Well it's tough, we manage the business as a consolidated unit, so we don't split it out. But the -- as you can see, look at the distribution side of the business, look at the parts of the business that are bellwethers for the health of the business and you'll see that those top-line revenues are growing.
Okay, okay. And maybe one for you, Dana, just on the WildBrain. Obviously, a notable uptick in revenue performance. Is that all traffic-driven in monetization? Or are there other kind of things that are underneath the hood that you'd want to flag or point out?

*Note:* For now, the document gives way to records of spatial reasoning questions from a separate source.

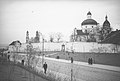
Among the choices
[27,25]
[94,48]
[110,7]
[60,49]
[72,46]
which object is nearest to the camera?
[110,7]

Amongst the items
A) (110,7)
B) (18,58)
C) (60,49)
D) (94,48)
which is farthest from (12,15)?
(60,49)

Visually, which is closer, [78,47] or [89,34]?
[78,47]

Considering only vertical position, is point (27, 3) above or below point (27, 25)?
above

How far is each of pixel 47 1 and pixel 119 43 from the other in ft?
20.7

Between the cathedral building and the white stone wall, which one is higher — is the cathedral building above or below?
above

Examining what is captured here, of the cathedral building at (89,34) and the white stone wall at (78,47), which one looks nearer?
the white stone wall at (78,47)

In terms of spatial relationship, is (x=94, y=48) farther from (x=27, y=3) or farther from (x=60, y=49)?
(x=27, y=3)

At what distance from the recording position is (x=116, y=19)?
769 cm

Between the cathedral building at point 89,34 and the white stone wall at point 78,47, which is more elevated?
the cathedral building at point 89,34

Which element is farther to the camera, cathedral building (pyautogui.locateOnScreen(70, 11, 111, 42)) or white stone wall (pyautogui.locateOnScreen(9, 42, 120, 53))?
cathedral building (pyautogui.locateOnScreen(70, 11, 111, 42))

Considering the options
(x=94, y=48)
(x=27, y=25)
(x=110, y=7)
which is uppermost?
(x=110, y=7)

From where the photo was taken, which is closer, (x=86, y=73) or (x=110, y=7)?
(x=110, y=7)

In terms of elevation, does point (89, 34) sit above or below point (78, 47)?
above

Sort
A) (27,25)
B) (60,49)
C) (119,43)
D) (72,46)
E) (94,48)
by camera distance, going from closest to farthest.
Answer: (27,25)
(119,43)
(94,48)
(72,46)
(60,49)
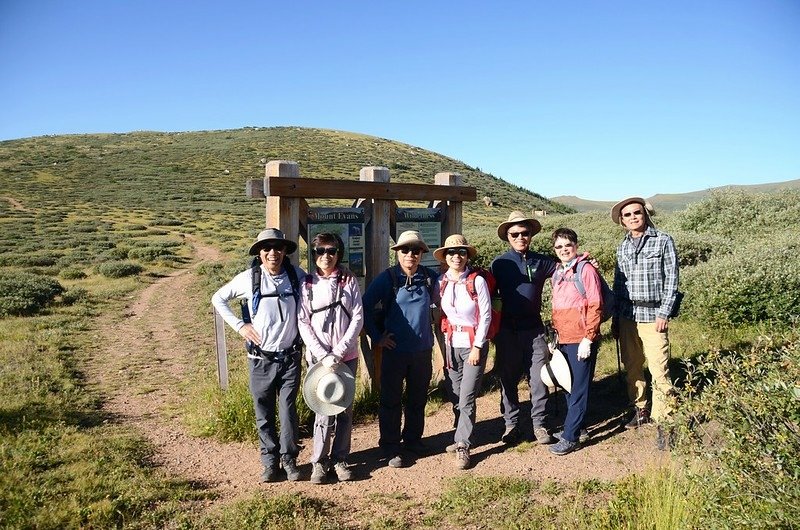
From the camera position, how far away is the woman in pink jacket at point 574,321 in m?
4.59

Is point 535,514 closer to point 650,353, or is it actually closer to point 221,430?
point 650,353

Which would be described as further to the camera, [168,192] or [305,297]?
[168,192]

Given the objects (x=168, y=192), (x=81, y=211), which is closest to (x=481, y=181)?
(x=168, y=192)

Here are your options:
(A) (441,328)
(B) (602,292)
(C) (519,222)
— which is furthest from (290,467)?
(B) (602,292)

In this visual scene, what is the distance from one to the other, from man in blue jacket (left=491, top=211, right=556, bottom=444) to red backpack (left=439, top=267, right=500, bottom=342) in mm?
199

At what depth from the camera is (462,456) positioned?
4586mm

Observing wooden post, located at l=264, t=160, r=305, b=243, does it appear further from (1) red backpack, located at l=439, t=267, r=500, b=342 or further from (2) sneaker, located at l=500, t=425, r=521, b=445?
(2) sneaker, located at l=500, t=425, r=521, b=445

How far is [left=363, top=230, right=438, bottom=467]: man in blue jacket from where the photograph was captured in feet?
15.2

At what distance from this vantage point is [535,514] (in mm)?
3711

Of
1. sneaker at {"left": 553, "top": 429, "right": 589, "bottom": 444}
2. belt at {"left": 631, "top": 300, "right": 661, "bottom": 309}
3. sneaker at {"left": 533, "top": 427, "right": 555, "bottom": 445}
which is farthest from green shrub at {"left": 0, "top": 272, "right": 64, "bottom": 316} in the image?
belt at {"left": 631, "top": 300, "right": 661, "bottom": 309}

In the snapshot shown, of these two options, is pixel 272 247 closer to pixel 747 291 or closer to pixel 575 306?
pixel 575 306

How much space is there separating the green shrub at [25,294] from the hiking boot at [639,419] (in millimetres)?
11231

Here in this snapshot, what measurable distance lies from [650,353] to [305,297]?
2978 mm

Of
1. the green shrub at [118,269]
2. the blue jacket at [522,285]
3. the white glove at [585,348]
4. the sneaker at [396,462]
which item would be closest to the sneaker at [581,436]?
the white glove at [585,348]
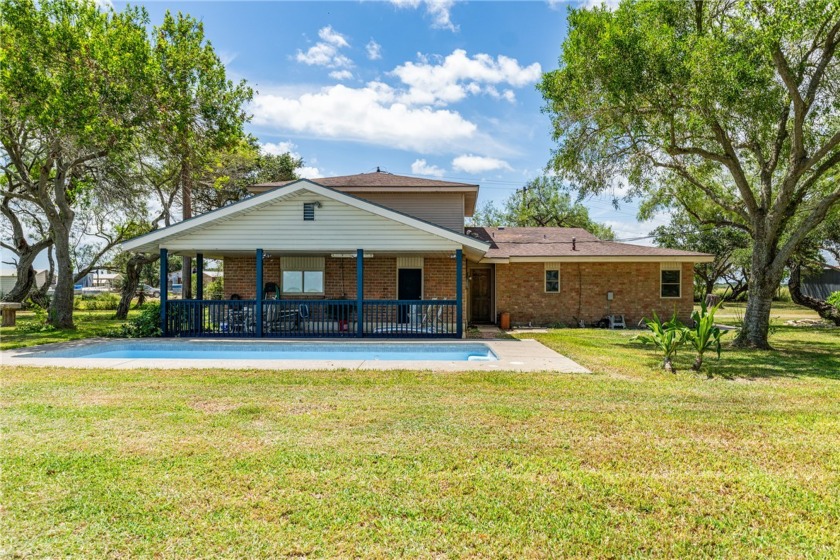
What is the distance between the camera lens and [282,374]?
8.24 m

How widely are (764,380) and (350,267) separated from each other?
39.5ft

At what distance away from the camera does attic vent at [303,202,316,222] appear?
1347 cm

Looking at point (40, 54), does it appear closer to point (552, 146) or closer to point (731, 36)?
point (552, 146)

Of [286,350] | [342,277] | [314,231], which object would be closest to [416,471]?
[286,350]

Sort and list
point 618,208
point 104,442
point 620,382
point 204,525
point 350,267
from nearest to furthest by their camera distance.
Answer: point 204,525 < point 104,442 < point 620,382 < point 618,208 < point 350,267

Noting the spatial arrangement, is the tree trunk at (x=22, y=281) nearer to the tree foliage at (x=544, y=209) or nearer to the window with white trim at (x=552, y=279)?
the window with white trim at (x=552, y=279)

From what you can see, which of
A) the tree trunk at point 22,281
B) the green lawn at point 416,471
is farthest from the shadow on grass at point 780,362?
the tree trunk at point 22,281

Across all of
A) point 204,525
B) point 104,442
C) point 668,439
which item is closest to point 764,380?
point 668,439

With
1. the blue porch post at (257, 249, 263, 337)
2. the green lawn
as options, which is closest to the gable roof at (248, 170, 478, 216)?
the blue porch post at (257, 249, 263, 337)

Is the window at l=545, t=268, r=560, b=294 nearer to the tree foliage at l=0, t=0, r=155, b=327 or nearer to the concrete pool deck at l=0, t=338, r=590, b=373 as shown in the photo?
the concrete pool deck at l=0, t=338, r=590, b=373

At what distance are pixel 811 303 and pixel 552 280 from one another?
45.0ft

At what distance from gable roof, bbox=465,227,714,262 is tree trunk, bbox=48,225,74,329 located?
14.4 meters

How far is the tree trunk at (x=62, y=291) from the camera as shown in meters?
16.6

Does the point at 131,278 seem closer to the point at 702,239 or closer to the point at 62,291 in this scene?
the point at 62,291
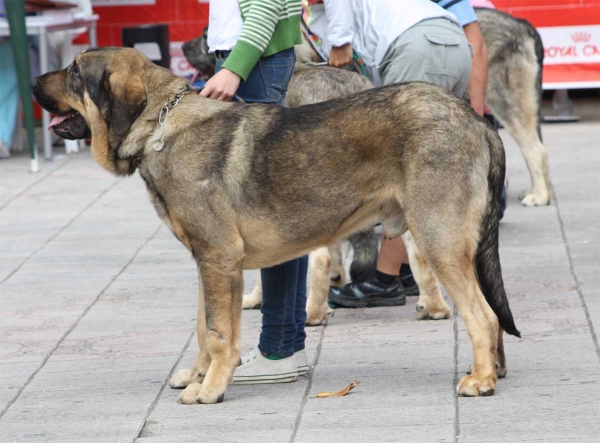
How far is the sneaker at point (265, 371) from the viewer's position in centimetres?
480

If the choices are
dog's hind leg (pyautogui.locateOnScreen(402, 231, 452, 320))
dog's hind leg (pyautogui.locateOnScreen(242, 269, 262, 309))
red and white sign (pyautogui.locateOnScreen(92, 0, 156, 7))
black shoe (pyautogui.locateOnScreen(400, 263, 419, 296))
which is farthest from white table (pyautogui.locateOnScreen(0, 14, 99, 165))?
dog's hind leg (pyautogui.locateOnScreen(402, 231, 452, 320))

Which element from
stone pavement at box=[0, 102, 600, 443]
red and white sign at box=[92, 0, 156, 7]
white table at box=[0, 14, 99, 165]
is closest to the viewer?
stone pavement at box=[0, 102, 600, 443]

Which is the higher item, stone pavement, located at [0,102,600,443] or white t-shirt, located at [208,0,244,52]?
white t-shirt, located at [208,0,244,52]

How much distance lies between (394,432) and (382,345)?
4.30 ft

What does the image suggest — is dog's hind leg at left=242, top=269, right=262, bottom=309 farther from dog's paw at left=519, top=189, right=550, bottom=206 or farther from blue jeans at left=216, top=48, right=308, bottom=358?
dog's paw at left=519, top=189, right=550, bottom=206

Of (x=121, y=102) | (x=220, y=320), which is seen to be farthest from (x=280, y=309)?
(x=121, y=102)

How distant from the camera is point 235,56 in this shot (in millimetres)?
4562

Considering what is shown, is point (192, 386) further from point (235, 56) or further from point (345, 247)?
point (345, 247)

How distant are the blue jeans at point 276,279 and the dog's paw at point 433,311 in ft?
3.67

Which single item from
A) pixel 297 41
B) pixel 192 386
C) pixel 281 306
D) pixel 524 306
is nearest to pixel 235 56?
pixel 297 41

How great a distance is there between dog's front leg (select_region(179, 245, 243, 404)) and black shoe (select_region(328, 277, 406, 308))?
1.64 meters

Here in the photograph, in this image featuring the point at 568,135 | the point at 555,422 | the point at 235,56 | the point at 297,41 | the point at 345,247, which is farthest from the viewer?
the point at 568,135

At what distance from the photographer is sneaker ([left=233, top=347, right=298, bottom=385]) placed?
4801 mm

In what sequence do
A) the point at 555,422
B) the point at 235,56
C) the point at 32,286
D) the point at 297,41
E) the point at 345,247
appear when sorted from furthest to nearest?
the point at 345,247
the point at 32,286
the point at 297,41
the point at 235,56
the point at 555,422
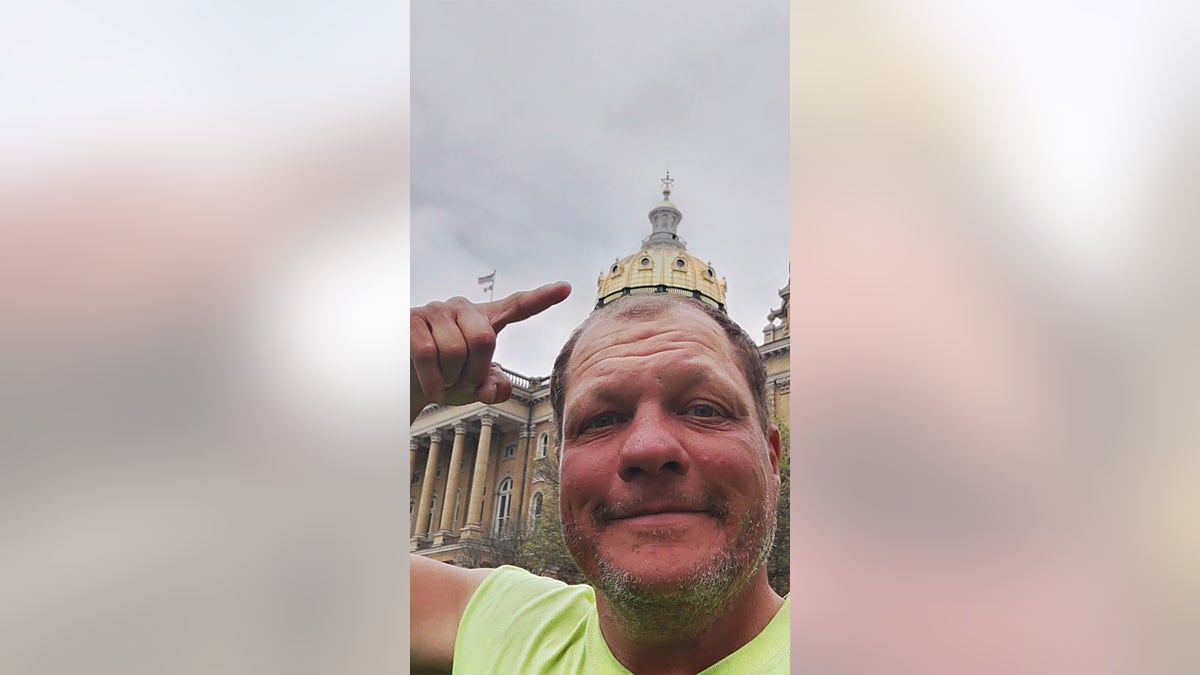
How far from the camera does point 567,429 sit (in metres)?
2.79

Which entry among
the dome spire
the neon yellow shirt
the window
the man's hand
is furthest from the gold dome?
the neon yellow shirt

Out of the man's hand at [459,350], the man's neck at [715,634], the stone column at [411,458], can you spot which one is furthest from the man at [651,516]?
the stone column at [411,458]

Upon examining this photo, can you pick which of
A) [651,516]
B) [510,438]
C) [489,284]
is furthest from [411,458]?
[651,516]

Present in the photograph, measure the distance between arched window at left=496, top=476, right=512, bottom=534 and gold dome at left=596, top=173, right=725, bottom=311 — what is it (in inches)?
22.7

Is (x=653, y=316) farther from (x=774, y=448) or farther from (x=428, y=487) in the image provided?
(x=428, y=487)

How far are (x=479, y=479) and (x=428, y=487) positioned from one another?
0.18 m

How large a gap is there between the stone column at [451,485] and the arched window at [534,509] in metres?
0.26

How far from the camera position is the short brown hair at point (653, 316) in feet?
8.67
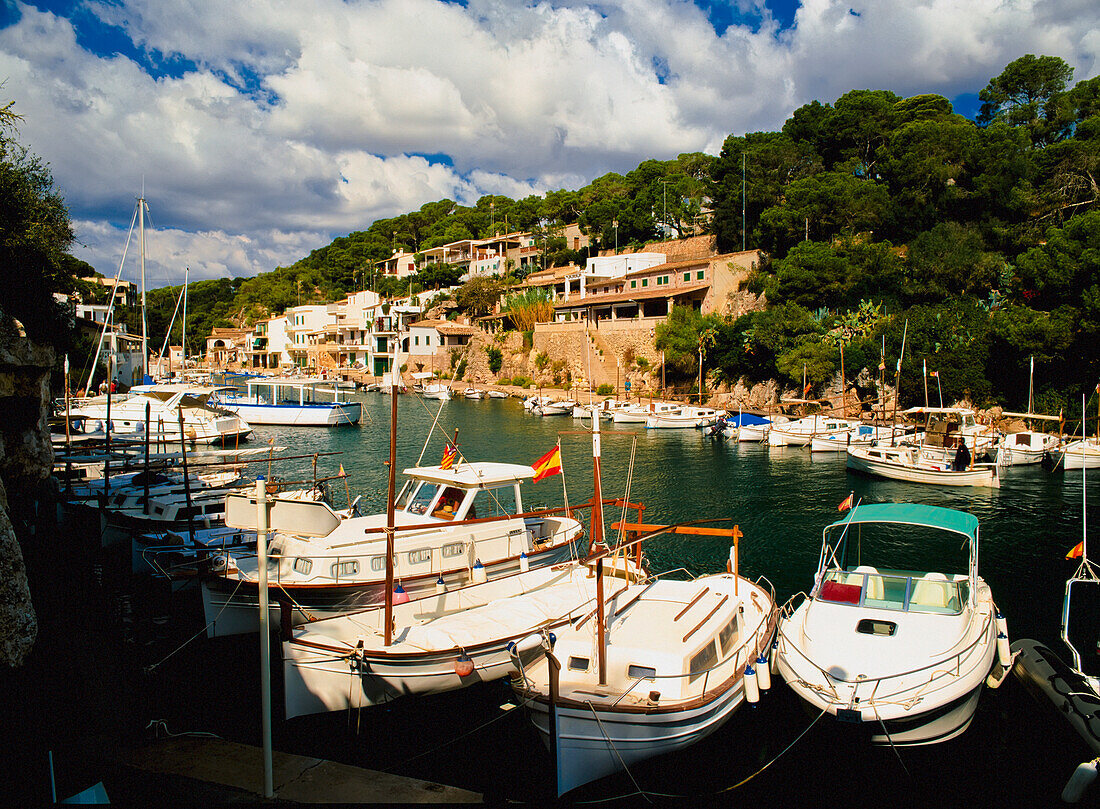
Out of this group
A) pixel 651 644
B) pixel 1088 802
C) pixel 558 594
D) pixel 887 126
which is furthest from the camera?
pixel 887 126

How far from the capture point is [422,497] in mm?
14141

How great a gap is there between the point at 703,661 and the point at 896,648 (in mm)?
2719

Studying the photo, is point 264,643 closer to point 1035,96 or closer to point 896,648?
point 896,648

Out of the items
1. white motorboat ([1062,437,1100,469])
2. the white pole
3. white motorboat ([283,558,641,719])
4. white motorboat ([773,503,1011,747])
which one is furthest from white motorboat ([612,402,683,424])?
the white pole

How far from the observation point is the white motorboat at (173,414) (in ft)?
114

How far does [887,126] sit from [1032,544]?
5084 centimetres

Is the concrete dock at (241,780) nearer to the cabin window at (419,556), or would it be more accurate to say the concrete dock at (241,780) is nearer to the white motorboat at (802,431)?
the cabin window at (419,556)

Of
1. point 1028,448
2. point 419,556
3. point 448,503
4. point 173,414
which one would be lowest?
point 419,556

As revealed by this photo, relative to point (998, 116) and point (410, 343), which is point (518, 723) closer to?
point (998, 116)

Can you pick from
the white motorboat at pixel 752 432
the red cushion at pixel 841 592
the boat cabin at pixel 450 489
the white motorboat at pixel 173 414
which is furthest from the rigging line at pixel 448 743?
the white motorboat at pixel 752 432

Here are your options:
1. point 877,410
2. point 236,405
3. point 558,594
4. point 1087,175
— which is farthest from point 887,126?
point 558,594

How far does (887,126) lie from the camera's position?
57.8m

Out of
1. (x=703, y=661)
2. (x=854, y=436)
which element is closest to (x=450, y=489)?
(x=703, y=661)

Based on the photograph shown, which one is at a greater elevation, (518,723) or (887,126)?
(887,126)
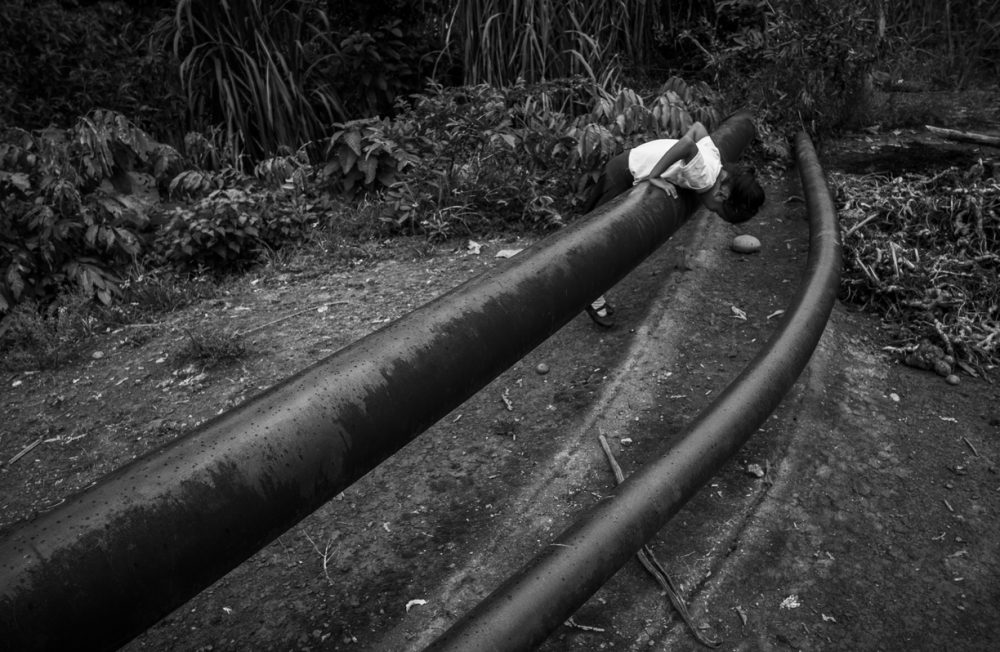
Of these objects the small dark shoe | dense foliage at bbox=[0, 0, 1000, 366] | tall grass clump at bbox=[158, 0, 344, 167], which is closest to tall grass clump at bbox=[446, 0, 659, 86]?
dense foliage at bbox=[0, 0, 1000, 366]

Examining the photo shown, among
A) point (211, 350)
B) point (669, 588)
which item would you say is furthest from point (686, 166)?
point (211, 350)

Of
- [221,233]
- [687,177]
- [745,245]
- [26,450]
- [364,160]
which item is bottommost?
[745,245]

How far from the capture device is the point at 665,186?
263 cm

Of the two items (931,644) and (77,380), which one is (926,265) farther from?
(77,380)

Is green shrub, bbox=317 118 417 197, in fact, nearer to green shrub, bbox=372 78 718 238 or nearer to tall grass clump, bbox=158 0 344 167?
green shrub, bbox=372 78 718 238

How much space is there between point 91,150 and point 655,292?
3.30 metres

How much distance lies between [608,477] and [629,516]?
2.56 feet

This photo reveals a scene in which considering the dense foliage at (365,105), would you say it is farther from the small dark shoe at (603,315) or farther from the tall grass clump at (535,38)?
the small dark shoe at (603,315)

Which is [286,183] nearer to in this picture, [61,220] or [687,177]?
[61,220]

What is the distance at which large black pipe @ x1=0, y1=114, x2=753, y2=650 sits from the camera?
0.98 meters

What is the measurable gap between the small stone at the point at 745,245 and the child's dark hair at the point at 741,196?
0.71 meters

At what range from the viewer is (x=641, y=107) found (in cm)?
458

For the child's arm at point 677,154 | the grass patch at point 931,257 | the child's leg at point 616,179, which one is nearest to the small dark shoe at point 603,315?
the child's leg at point 616,179

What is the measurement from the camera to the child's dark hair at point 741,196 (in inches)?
130
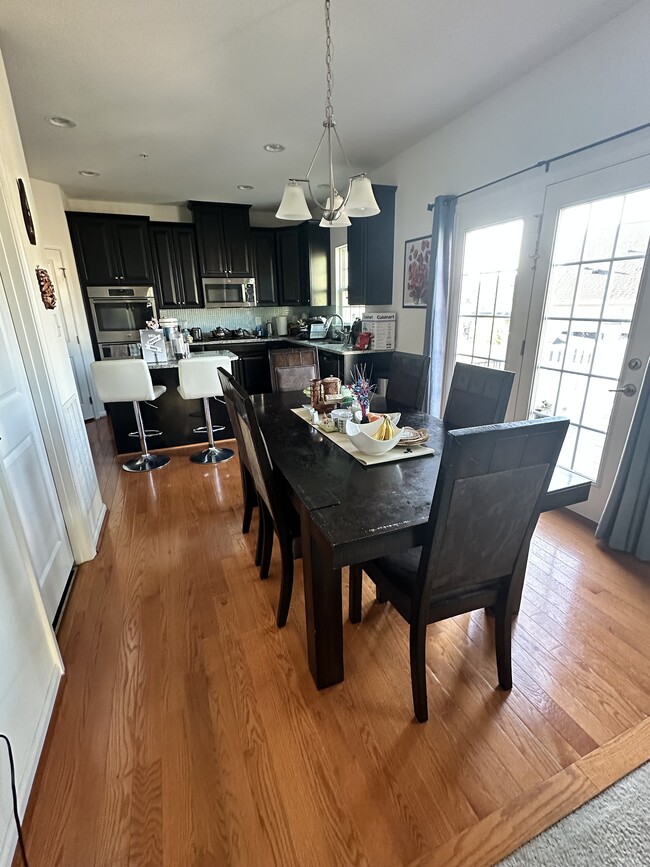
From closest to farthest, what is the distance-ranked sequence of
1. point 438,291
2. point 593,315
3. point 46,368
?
point 46,368 → point 593,315 → point 438,291

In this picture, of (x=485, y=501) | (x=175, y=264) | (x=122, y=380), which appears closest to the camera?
(x=485, y=501)

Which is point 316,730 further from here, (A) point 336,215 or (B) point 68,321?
(B) point 68,321

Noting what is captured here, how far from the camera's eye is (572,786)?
112cm

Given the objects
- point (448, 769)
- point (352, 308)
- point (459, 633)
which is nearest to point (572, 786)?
point (448, 769)

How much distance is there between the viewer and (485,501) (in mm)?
1077

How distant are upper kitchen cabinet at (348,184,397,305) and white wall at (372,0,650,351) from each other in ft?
0.99

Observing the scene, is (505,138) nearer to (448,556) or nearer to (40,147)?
(448,556)

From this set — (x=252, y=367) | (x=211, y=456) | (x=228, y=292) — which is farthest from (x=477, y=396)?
(x=228, y=292)

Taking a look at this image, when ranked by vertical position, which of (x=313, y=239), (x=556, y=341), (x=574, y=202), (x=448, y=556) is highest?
(x=313, y=239)

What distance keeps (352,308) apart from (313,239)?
4.17 ft

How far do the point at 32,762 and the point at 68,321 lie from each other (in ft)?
15.5

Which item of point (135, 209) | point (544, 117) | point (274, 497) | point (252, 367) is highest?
point (135, 209)

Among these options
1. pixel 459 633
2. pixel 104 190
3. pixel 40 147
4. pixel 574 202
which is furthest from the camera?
pixel 104 190

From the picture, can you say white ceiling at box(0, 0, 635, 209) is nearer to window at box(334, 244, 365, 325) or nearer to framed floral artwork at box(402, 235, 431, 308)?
framed floral artwork at box(402, 235, 431, 308)
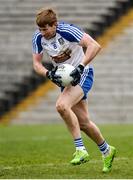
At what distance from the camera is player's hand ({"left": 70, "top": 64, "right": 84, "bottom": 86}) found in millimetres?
10113

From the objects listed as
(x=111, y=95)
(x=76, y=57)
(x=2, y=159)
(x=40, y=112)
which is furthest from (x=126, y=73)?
(x=76, y=57)

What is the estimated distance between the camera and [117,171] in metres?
10.4

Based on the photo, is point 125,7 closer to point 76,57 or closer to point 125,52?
point 125,52

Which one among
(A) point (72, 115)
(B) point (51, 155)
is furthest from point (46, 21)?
(B) point (51, 155)

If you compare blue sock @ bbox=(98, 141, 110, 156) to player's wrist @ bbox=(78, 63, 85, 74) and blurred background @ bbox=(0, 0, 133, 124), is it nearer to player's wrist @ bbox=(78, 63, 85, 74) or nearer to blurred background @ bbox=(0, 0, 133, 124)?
player's wrist @ bbox=(78, 63, 85, 74)

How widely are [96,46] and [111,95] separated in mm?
14777

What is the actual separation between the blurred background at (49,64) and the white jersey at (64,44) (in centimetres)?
1382

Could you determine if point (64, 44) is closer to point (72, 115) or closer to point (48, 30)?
point (48, 30)

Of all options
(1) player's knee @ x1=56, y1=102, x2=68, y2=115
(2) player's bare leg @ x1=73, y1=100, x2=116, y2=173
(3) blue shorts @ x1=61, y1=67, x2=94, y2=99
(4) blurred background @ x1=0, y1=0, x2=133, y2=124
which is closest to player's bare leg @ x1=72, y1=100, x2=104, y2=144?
(2) player's bare leg @ x1=73, y1=100, x2=116, y2=173

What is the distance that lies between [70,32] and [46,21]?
0.35 m

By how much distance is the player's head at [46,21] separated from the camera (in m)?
10.1

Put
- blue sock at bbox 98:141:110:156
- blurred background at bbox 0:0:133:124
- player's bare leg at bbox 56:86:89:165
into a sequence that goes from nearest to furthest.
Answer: player's bare leg at bbox 56:86:89:165
blue sock at bbox 98:141:110:156
blurred background at bbox 0:0:133:124

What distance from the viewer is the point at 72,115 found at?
33.4ft

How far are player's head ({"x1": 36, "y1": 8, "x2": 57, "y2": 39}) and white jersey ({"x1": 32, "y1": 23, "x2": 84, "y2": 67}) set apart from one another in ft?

Well, yes, actually -- I mean, that's our -- a little bit this is our secret sauce. But so also to speak at high-level. The -- there's sort of 3 things -- factors that are driving that. One is, consumption is up materially within that platform. Number two, we're getting better at monetizing within the platform. And number three, we are attracting some very high-profile brands, which are adding to the leverage. And so we view this very much as a sort of a virtuous circle that feeds on itself. And each quarter, we're seeing some tremendous traction there.
Our next question comes from the line of Jeff Fan with Deutsche Bank (sic) [ Scotiabank ].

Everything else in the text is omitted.